» **Exercise objective**: Word for word, copy every line of the data.

Collected data entries:
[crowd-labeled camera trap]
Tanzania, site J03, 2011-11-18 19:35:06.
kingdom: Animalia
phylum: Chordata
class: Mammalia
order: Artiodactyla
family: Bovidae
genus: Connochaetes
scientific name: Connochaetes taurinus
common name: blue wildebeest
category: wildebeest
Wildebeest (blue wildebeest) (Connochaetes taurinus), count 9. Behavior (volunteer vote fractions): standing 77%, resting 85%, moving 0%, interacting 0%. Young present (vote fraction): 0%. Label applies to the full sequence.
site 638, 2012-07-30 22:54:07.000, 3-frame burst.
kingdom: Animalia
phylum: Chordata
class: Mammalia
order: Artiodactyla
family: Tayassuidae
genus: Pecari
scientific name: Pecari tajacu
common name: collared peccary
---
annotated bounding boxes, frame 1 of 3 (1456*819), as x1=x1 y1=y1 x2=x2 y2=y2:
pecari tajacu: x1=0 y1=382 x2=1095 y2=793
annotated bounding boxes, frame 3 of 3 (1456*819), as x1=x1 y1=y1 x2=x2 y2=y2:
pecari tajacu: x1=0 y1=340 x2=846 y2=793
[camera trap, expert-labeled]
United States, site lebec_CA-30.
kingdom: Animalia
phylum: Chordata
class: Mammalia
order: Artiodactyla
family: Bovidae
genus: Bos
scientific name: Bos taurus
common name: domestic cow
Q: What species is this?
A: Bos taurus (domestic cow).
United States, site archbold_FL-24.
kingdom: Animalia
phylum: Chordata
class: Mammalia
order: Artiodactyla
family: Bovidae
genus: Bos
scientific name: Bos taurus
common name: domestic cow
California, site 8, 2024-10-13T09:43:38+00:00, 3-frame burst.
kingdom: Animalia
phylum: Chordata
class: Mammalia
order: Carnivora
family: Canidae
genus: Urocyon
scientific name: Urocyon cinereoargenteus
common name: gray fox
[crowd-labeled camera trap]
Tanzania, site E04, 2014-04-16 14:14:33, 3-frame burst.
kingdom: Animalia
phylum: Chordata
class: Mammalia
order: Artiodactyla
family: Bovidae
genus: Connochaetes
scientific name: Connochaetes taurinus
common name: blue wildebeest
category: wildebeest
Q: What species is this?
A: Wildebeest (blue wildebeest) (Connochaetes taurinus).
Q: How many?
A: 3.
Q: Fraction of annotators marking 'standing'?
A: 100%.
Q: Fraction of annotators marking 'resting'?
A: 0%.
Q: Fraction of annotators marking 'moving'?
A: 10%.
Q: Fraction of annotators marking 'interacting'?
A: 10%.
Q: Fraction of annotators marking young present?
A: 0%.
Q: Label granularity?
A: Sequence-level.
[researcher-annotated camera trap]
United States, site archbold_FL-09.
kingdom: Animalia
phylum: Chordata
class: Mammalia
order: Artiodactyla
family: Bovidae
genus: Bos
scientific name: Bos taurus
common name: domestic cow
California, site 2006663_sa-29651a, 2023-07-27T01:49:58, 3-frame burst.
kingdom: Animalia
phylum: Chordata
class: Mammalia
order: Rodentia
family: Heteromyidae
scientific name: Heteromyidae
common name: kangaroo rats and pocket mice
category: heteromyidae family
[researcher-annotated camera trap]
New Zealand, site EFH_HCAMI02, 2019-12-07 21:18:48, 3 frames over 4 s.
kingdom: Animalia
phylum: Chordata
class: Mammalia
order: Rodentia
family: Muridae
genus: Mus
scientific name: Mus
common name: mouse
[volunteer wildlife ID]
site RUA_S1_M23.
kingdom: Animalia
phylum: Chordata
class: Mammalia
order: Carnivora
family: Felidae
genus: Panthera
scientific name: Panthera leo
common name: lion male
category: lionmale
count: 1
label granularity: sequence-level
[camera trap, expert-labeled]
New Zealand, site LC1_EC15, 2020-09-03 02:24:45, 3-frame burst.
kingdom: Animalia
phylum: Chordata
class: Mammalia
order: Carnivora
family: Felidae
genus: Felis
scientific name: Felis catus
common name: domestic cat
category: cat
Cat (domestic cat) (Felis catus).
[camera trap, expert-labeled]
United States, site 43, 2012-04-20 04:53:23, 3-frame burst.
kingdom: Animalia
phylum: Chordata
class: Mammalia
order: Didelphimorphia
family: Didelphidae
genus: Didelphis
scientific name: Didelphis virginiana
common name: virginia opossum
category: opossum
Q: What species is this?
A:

» **Response**:
[crowd-labeled camera trap]
Tanzania, site J03, 2011-11-18 19:35:06.
kingdom: Animalia
phylum: Chordata
class: Mammalia
order: Artiodactyla
family: Bovidae
genus: Connochaetes
scientific name: Connochaetes taurinus
common name: blue wildebeest
category: wildebeest
Wildebeest (blue wildebeest) (Connochaetes taurinus), count 9. Behavior (volunteer vote fractions): standing 77%, resting 85%, moving 0%, interacting 0%. Young present (vote fraction): 0%. Label applies to the full sequence.
site 638, 2012-07-30 22:54:07.000, 3-frame burst.
kingdom: Animalia
phylum: Chordata
class: Mammalia
order: Artiodactyla
family: Tayassuidae
genus: Pecari
scientific name: Pecari tajacu
common name: collared peccary
---
annotated bounding boxes, frame 1 of 3 (1456*819), as x1=x1 y1=y1 x2=x2 y2=y2:
pecari tajacu: x1=0 y1=382 x2=1095 y2=793
annotated bounding boxes, frame 3 of 3 (1456*819), as x1=x1 y1=y1 x2=x2 y2=y2:
pecari tajacu: x1=0 y1=340 x2=846 y2=793
[camera trap, expert-labeled]
United States, site lebec_CA-30.
kingdom: Animalia
phylum: Chordata
class: Mammalia
order: Artiodactyla
family: Bovidae
genus: Bos
scientific name: Bos taurus
common name: domestic cow
Q: What species is this?
A: Bos taurus (domestic cow).
United States, site archbold_FL-24.
kingdom: Animalia
phylum: Chordata
class: Mammalia
order: Artiodactyla
family: Bovidae
genus: Bos
scientific name: Bos taurus
common name: domestic cow
California, site 8, 2024-10-13T09:43:38+00:00, 3-frame burst.
kingdom: Animalia
phylum: Chordata
class: Mammalia
order: Carnivora
family: Canidae
genus: Urocyon
scientific name: Urocyon cinereoargenteus
common name: gray fox
[crowd-labeled camera trap]
Tanzania, site E04, 2014-04-16 14:14:33, 3-frame burst.
kingdom: Animalia
phylum: Chordata
class: Mammalia
order: Artiodactyla
family: Bovidae
genus: Connochaetes
scientific name: Connochaetes taurinus
common name: blue wildebeest
category: wildebeest
Q: What species is this?
A: Wildebeest (blue wildebeest) (Connochaetes taurinus).
Q: How many?
A: 3.
Q: Fraction of annotators marking 'standing'?
A: 100%.
Q: Fraction of annotators marking 'resting'?
A: 0%.
Q: Fraction of annotators marking 'moving'?
A: 10%.
Q: Fraction of annotators marking 'interacting'?
A: 10%.
Q: Fraction of annotators marking young present?
A: 0%.
Q: Label granularity?
A: Sequence-level.
[researcher-annotated camera trap]
United States, site archbold_FL-09.
kingdom: Animalia
phylum: Chordata
class: Mammalia
order: Artiodactyla
family: Bovidae
genus: Bos
scientific name: Bos taurus
common name: domestic cow
California, site 2006663_sa-29651a, 2023-07-27T01:49:58, 3-frame burst.
kingdom: Animalia
phylum: Chordata
class: Mammalia
order: Rodentia
family: Heteromyidae
scientific name: Heteromyidae
common name: kangaroo rats and pocket mice
category: heteromyidae family
[researcher-annotated camera trap]
New Zealand, site EFH_HCAMI02, 2019-12-07 21:18:48, 3 frames over 4 s.
kingdom: Animalia
phylum: Chordata
class: Mammalia
order: Rodentia
family: Muridae
genus: Mus
scientific name: Mus
common name: mouse
[volunteer wildlife ID]
site RUA_S1_M23.
kingdom: Animalia
phylum: Chordata
class: Mammalia
order: Carnivora
family: Felidae
genus: Panthera
scientific name: Panthera leo
common name: lion male
category: lionmale
count: 1
label granularity: sequence-level
[camera trap, expert-labeled]
New Zealand, site LC1_EC15, 2020-09-03 02:24:45, 3-frame burst.
kingdom: Animalia
phylum: Chordata
class: Mammalia
order: Carnivora
family: Felidae
genus: Felis
scientific name: Felis catus
common name: domestic cat
category: cat
Cat (domestic cat) (Felis catus).
[camera trap, expert-labeled]
United States, site 43, 2012-04-20 04:53:23, 3-frame burst.
kingdom: Animalia
phylum: Chordata
class: Mammalia
order: Didelphimorphia
family: Didelphidae
genus: Didelphis
scientific name: Didelphis virginiana
common name: virginia opossum
category: opossum
Q: What species is this?
A:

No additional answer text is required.